In the following cases similar judgement has been held were the court refuse to issue writ of
mandamus based on which court took it’s decision on this particular issue in this cases.
Referring to following cases:
"It has not been shown that in exercising its powers the appellate authority discarded any
mandatory provisions of law. The utmost that has been suggested is that it has not carried out
certain executive instructions. ........................... But all these are only executive instructions
which have no statutory force. Hence, even assuming, though it is by no means clear, that
those instructions have been disregarded, the non-observance of those instructions cannot
affect the power of the appellate authority to make its own selection, or affect the validity of
the order passed by it."
Accordingly the court held no authority to the contrary has been placed before us. Therefore,
it must be held that the petitioner No. 2 had no general right to be admitted to one of the
Medical Colleges in this State. As a matter of fact, it was not even necessary to disclose to the
candidates all the rules except those which lay down the necessary qualifications for
eligibility as a candidate for admission. The mere fact that the entire set of rules was made
public before the Pre-Medical Examination was held, would not, in our view, alter their basic
character.
It is settled law that non-compliance with such executive instructions which have no statutory
basis is not actionable.
2. Shri Dabir's contention that the amendment in rules could not be made after the Pre-
Medical Examination was held, so as to operate retrospectively.
It being admitted that the rules were merely executive instructions, they did not confer any
right, much less a vested right. The only prohibition against retrospective operation is to
avoid defeating a vested right. No such right is involved in this case.
A similar question was considered in ATR 1959 SC 694 and their Lordships of the
Supreme Court held that an order issued under Section 43-A was a mere executive
instruction and was not law so that there was no change brought about in the law
during pendency of the appeal. In this view it was held that the validity of the order
passed by the appellate authority could not be challenged on the ground that it decided
the appeal on a law that was made subsequent to the issue of the permit, even after
accepting the contention that there was a fundamental right to carry on motor
transport business subject to reasonable restrictions upon that right by law.

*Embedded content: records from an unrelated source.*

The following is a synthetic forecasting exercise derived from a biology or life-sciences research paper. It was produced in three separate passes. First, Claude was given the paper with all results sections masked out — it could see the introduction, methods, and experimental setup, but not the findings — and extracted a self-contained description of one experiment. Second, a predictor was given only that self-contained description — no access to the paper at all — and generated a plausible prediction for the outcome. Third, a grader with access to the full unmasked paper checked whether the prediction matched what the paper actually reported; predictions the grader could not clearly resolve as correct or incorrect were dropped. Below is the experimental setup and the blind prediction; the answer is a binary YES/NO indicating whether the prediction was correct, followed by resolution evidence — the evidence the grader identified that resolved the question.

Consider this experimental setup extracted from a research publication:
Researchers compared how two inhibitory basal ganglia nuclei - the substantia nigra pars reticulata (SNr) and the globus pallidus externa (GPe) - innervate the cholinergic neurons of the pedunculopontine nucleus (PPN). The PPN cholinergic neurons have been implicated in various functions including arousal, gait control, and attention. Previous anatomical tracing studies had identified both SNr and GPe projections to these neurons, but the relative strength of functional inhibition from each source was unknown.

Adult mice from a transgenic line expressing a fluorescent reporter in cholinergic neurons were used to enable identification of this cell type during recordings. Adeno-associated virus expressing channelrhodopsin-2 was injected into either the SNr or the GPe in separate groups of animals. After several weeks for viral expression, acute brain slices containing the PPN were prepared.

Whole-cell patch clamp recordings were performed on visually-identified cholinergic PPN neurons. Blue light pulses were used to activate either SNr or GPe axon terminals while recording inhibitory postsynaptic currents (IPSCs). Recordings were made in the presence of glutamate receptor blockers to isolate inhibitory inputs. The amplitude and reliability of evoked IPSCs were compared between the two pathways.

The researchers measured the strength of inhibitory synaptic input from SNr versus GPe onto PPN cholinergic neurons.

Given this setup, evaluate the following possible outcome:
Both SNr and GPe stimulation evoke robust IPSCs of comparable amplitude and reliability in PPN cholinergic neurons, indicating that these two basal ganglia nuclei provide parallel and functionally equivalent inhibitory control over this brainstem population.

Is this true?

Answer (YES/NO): NO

In a later decision reported in AIR 1965 SC 1196 their Lordships of the Supreme
Court also refer to Raman and Raman's case (supra).
From these decisions it is clear that then is no merit in the contention that the State
Government could not amend the aforesaid rules in the manner it did after the Pre-Medical
Examination was actually held. Accordingly, this contention must also be rejected.

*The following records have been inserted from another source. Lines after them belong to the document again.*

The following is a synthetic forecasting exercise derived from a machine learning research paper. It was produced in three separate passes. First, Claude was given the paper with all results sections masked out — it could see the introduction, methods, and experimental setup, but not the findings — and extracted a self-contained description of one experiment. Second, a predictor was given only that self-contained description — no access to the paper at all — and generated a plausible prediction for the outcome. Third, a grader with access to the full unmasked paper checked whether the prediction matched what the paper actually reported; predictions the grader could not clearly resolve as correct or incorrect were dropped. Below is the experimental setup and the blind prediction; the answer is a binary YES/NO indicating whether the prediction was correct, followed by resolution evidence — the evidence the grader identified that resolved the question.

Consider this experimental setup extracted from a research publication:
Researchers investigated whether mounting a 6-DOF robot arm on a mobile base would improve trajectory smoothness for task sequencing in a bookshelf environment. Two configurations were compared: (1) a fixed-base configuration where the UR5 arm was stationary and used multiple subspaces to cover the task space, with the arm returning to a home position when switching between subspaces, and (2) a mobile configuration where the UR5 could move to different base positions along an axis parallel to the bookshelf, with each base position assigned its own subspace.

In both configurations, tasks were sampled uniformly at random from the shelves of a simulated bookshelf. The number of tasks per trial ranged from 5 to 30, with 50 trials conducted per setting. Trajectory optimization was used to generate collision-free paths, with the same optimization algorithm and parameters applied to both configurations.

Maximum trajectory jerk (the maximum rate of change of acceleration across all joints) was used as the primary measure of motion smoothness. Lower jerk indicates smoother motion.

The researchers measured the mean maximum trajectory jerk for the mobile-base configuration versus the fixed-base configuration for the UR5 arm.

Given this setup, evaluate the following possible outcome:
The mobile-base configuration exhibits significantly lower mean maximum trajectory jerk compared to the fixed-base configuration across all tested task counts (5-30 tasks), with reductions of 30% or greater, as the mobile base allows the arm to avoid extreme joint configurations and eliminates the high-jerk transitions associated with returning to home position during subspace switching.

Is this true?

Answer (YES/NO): NO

3. Shri Dabir, as a last resort, confined the petitioner's claim within the narrow limits of
equitable estoppel. His argument is that acting on the representation made by the State
Government as contained in the aforesaid Rules, the petitioner No. 2 appeared in the Pre-
Medical Examination and, as such, it is now not open to the State Government to withdraw
that representation after the petitioner No. 2 suffered the detriment of appearing in the
examination.
The decision in Union of India v. Anglo Afghan Agencies, AIR 1968 SC 718 is
strongly relied on by Shri Dabir in support of his contention that the rule of equitable
estoppel applies. That was a case in which a merchant acting on a representation made
by the Government in an Export Promotion Scheme had made certain exports. That
scheme promised certain benefits to such exporters and the question Was whether a
merchant, who, acting on those promises had made certain exports, could be denied
the benefits promised under that scheme. Their Lordships of the Supreme Court held
in that case that so long as the scheme was in force, the Government was estopped
from going back on the representation made by it.
We are unable to appreciate at to how any detriment was suffered by petitioner No. 2 by her
mere act of appearing in the Pre-Medical Examination, which action was independent of the
actual number of seats available. It is beyond question that she would have appeared in this
examination in any case, and that she did not do so simply because there may have been a
chance of some reserved seats remaining unfilled and thereafter being converted into seats in
the general category. Therefore, it is difficult to visualize as to how any detriment was
suffered by petitioner No. 2 in the present case so at to apply the principle of equitable
estoppel. It was also observed that the present case is not a case of that type (Union of India
v. Anglo Afghan Agencies), and are unable to appreciate that any detriment has been suffered
by the petitioner No. 2 here.
In view of these facts alone the principle of equitable estoppel is not attracted to this case.
Critical Analysis:
Here pointing out the object of reserving seats for these backward classes was to ensure the
availability of a minimum number of seats to them and here it appears that the Government
after the Pre-Medical Examination was held, realized that a very negligible number of
candidates from that category had qualified for admission, so decided to lower the qualifying
marks for them. Even after this was done, in all only 63 candidates could be admitted as
against the total number of 216 seats available for them. Thus, the action taken by the
Government was only for the purpose of achieving the object of such reservation.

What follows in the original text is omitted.